Thursday, October 28, 2010

St. Peter's Fair

[Note:  I listened to this as an audiobook.]

After reading a novel here and there for many years, I've recently set out to (re)read Ellis Peters' 'Brother Cadfael' series of historical mysteries in its entirety.  St. Peter's Fair (1981) is the fourth installment in the series and takes place in Shrewsbury in the summer of 1139 during the period known as The Anarchy.

Brother Cadfael, a Benedictine monk, serves as an herbalist at the Abbey of St. Peter and St. Paul in Shrewsbury.  Far from being an ordinary monk, Cadfael has extensive experience in the outside world and even participated in the First Crusade to liberate the Holy Land.  After an adventurous life, he has settled down into quiet contemplation as a man of the cloth.  His keen powers of observation and the ability to read people make him well suited to the solving of various crimes--something which he does on a fairly regular basis!

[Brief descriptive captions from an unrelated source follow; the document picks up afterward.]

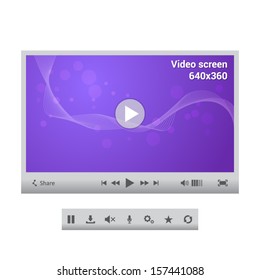 Video player - silver theme with abstract wallpaper - symbols - website element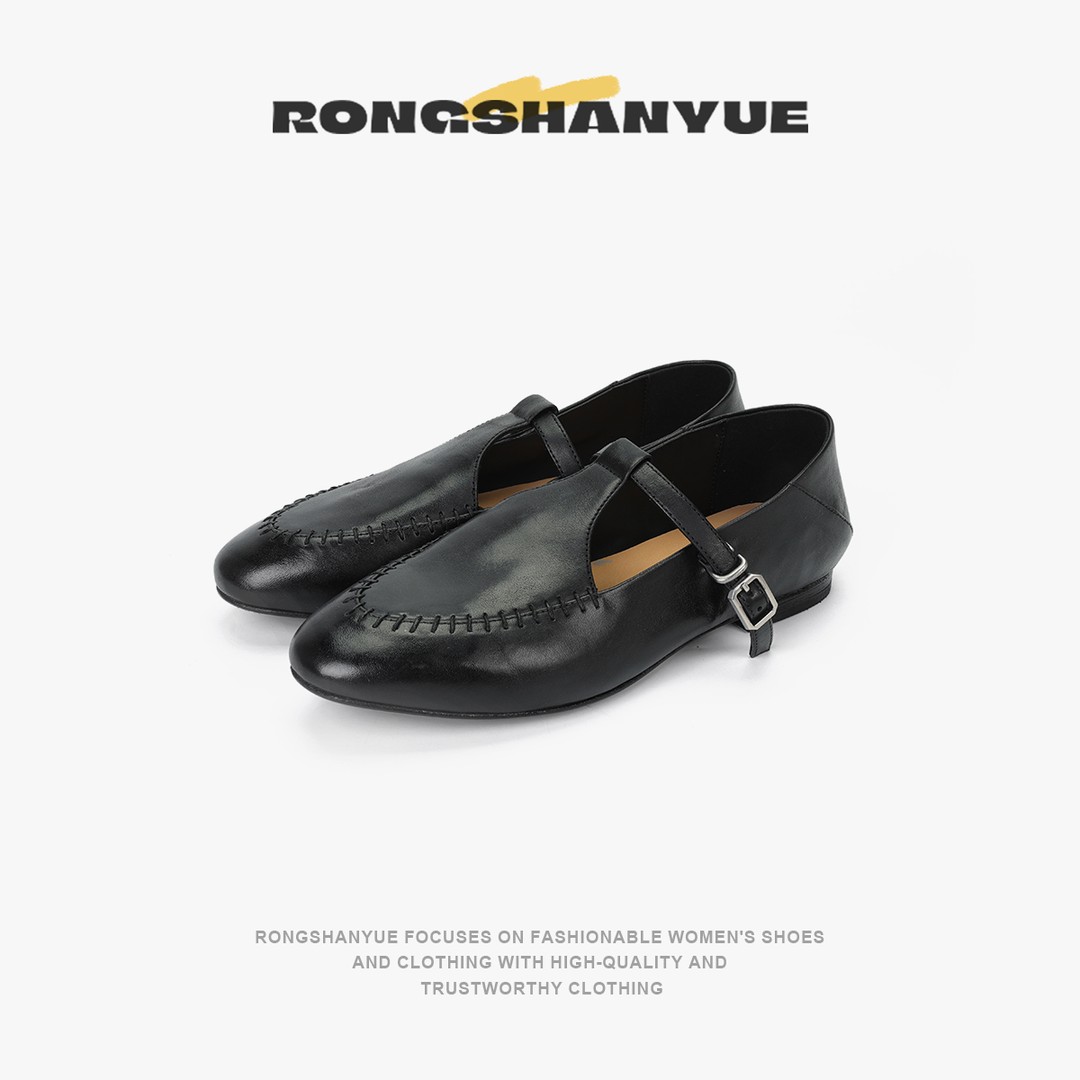 Rongshanyue牛皮玛丽珍鞋女2025新款复古一字带平底单鞋B1238主图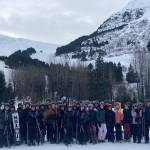 Students from Seward Middle School stand for a photo at Alyeska Resort in Girdwood, Alaska, on Jan. 26, 2023. (Photo courtesy Myla Lijemark)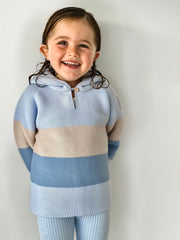 'Leo' Blue & Beige Hoodie & Trouser Set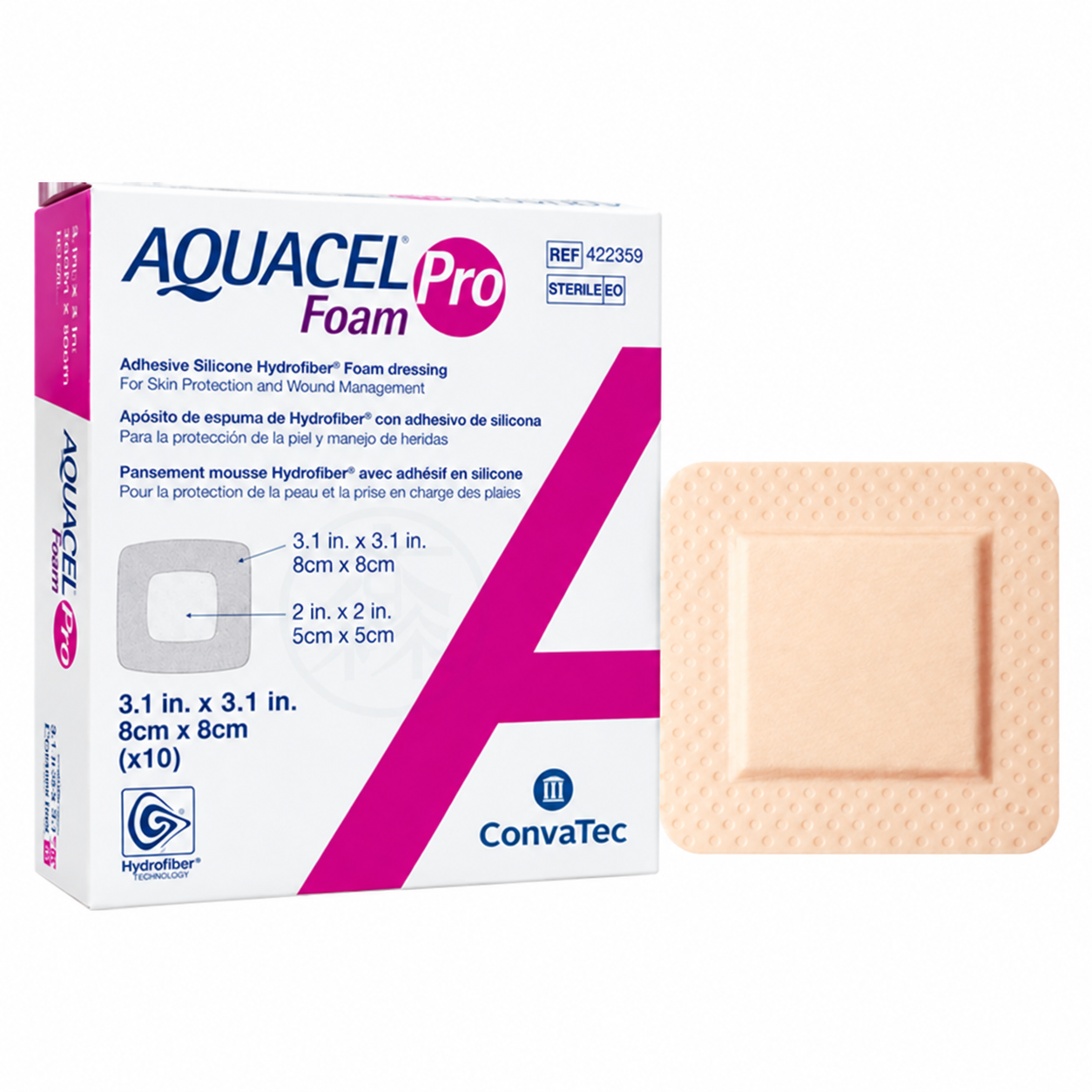 康威 AQUACEL Foam Pro愛康膚寶柔泡棉敷料(可黏) 8x8cm 10片/盒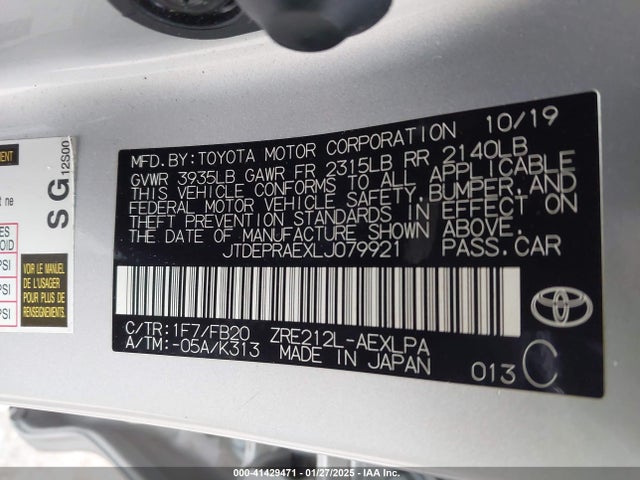 JTDEPRAEXLJ079921 Toyota COROLLA LE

In St. Peter's Fair, we find Shrewsbury still recovering from a siege by the forces of King Stephen the previous summer.  It is the eve of the fair of St. Peter (surprise!), an annual event organized by the abbey where merchants from the surrounding regions gather to trade with one another.  The fair is lucrative business, both for the merchants and the abbey, which receives a proportion of the profits through various tolls, taxes, and offerings.

The townspeople see their chance to recoup some of the damage done during last summer's seige and approach the abbey to demand that a portion of the tolls and taxes go to repair the town's defenses.  The prior refuses, citing the royal charter that grants it the rights to all income from the fair.  It is into this tense atmosphere that a throng of traders arrives at the start of the three day fair.  There soon erupts a confrontation between a gang of rambunctious Shrewsbury youths and a merchant of some renown.  When he is found dead the following day, the abbey (and, of course, Brother Cadfael) is drawn into a plot that could threaten the stability of England as a whole.

Ellis Peters has written another excellent little mystery which is both entertaining and engaging.  She does a convincing job of turning a fairly commonplace murder of a merchant into a plot having wide implications for the security of the realm.  There isn't much to be said in the way of critique for St. Peter's Fair!